Unlike the old days when the only movie seen in the north were a handful of products imported by the few elites and the ubiquitous musicals from India which held the old and young captive, the local films have grown tall enough to stand shoulder- to- shoulder with those from the south of Nigeria. The ones from Nollywod.

These days, producers sell hundreds of films in shops across the major cities in Northern Nigeria. An eager audience of patrons that seem to have found the right entertainment materials rent others at video clubs. Because the film comes in the traditional language, the viewers understand better. Moreover the movie reflects their way of life. Eventually, they have driven away to the recesses of memory the foreign Amitab and Mitun flicks.

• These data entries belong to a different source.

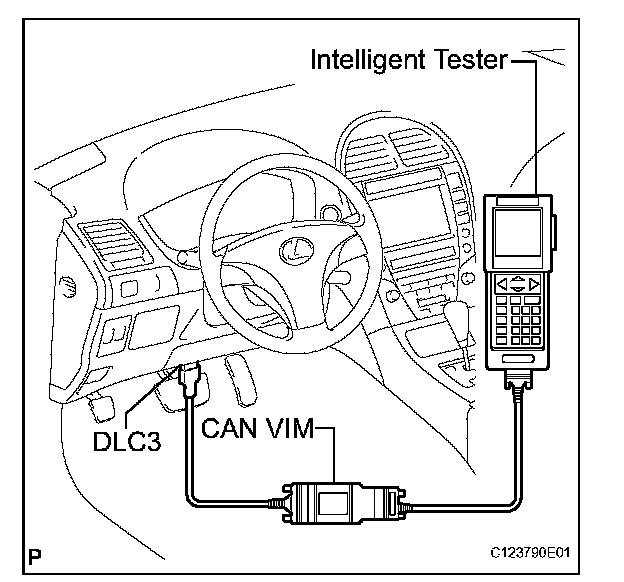 Intelligent Tester

DLC3

CAN VIM

P

C123790E01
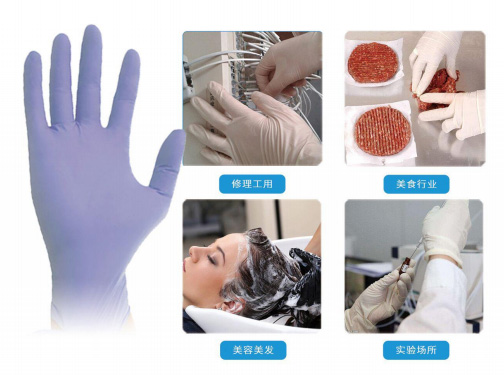 修理工用

美食行业

美容美发

实验场所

This movement has bred a generation of awesome stars as well. Patrons venerate and celebrate their stars, as posters of the stars adorn buses and other public spaces in Kano. One of the most highly rated actors in sub section of the Nigerian film industry is Ali Nuhu, whose versatility gives him an edge over many others. He has appeared in a number of Nollywood films. Analysty oftern compare him to such big names as Richard Mofe- Damijo (RMD) and Ramsey Nouah. Nuhu has acted in nearly 100 films and has won two major awards: the Hausa internet movies award and Kannywood award as best male actor.

Mama Hajara is another wave making performer, having also played various role in no fewer than 100 films in a career that has spanned 17 years. Hajara has won no fewer than 10 awards since her NTA days with programmes like Karoda Goma, Karkuzu na Bodara and Samanga Mazan Pama.

The best actor form the axis form an on ending list Ibrahim Mandawari, Kabir Nakwango, Shehu Hassan Kano, Musbahu Ahmed, hauwa Allidodo, Fati Mohammed, Abidda Mohammed, Fatima Baffa, Hajara Usman and Jemila Haruna.

Since the release in 1994 of Ricicin Duniya, the first hausa language film, the industry has tremendously multiplied in scope and content. Like Nollywood, “Kannywoood” has become a vibrant industry that promotes the Hausa/Fulani peoples of Northern Nigeria. This goes to show how important the movie Industry in Nigeria has become.